* _課題の指示_:
女性ファッション誌の休刊を報じた記事について、最後の一文の後に続く部分を書いてください。

「steady.」「JELLY」……女性ファッション誌、休刊相次ぐ 雑誌編集者「定期購読減少も大きい」打開策は?

■女性ファッション誌、冬の時代か

photo:jonas jacobsson(unsplash)

  今年に入り、女性ファッション誌の休刊が相次いでいる。まず、文友舎が発行していた女性誌「JELLY」が、2月17日発売の4月号をもって休刊した。また、宝島社は「steady.」を8月7日発売の9月号で休刊した。

惜しくも休刊となった「steady.」(宝島社)と「JELLY」(文友舎)

  ちなみに、「JELLY」も「steady.」も女性誌全盛期の2006年に創刊された雑誌であった。「steady.」は2010年には約70万部に到達していた時期もあったが、書店減少や雑誌文化の急速な環境変化に伴い、両誌とも約18年の歴史に幕を下ろすこととなった。

  残る女性ファッション誌も部数減に陥っている。日本雑誌協会が8月7日に公表した、2024年4月〜2024年6月の3ヶ月毎の平均印刷部数によると、「CanCam」が約6万8000部、「ViVi」が約6万5333部、「non・no」が約6万3500部となっており、かつて数十万部を誇った雑誌が軒並み6万部台まで落ち込んでいる。

 「女性ファッション誌の相次ぐ休刊は、厳しい言い方ですが必然な出来事だと思います。広告の出稿が大きく減っていますし、実売部数はほとんどの雑誌が落ち込んでいます」と話すのは、大手出版社の雑誌編集者である。

* _与えられたデータ_:
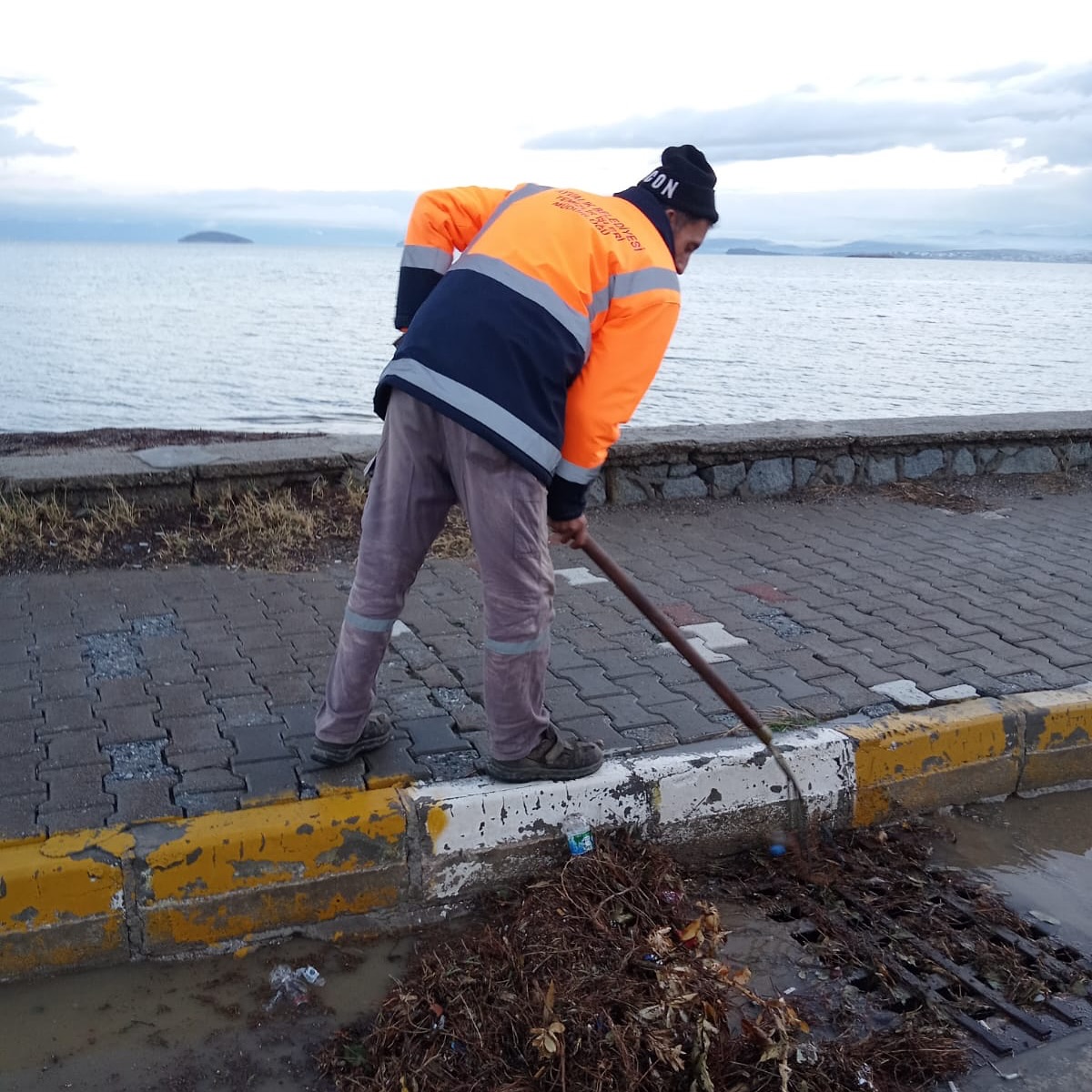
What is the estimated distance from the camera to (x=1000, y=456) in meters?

* _課題の解答_:
 「女性ファッション誌は美容室や病院の待合室に置かれている定番でしたが、今や美容室ではタブレットを用意して雑誌を読ませるスタイルが増えているので、雑誌そのものの定期購読が減ってきています。病院の待合室では今でも雑誌が置かれているところもありますが、みんな自分のスマホに夢中。若い世代がファッション情報を入手するのは、雑誌よりもSNSなどのネットの方が影響力を増してきていますからね。昔は雑誌が折れるほどに熱心に読んだ跡が見受けられたのものですが、今では誰も読んでいないのか、綺麗なまま棚に置かれているのは見るのは寂しい気さえしてきますが」

■雑誌の市場は急速に落ち込む

  実際、かつて女性ファッション誌の熱心な読者だった10~30代のファッション情報は、TikTokやInstagramなどのSNSが完全に牽引している。そうした影響を受け、女性ファッションは明らかに広告数が減っており、ページ数も減少傾向だ。

  かつて出版社にとって女性ファッション誌はドル箱中のドル箱であった。「ある雑誌は、広告が入りすぎるので姉妹誌を創刊したくらい」「1冊も売れなくても広告代だけでペイするといわれた時代があった」とさきの編集者が語るほどの売り上げを誇っていた女性ファッション誌も、急激な時代の変化に苦しんでいるようだ。

  雑誌の市場規模の縮小と部数の落ち込みは深刻になっている。出版業界の調査研究機関である(公社)全国出版協会・出版科学研究所が『季刊 出版指標』2024年夏号に発表したデータによると、2024 年上半期(1~6月期)出版市場において、紙の雑誌の市場は7.8%減の2025億円となった。

  取材費が嵩みがちなファッション誌は、広告が入らないと収益化が難しい状況にある。とはいえ広告頼みの誌面作りはもはや困難になりつつあるし、SNS全盛の時代において、ファッション雑誌の影響力は相対的に低くなってきているといえるだろう。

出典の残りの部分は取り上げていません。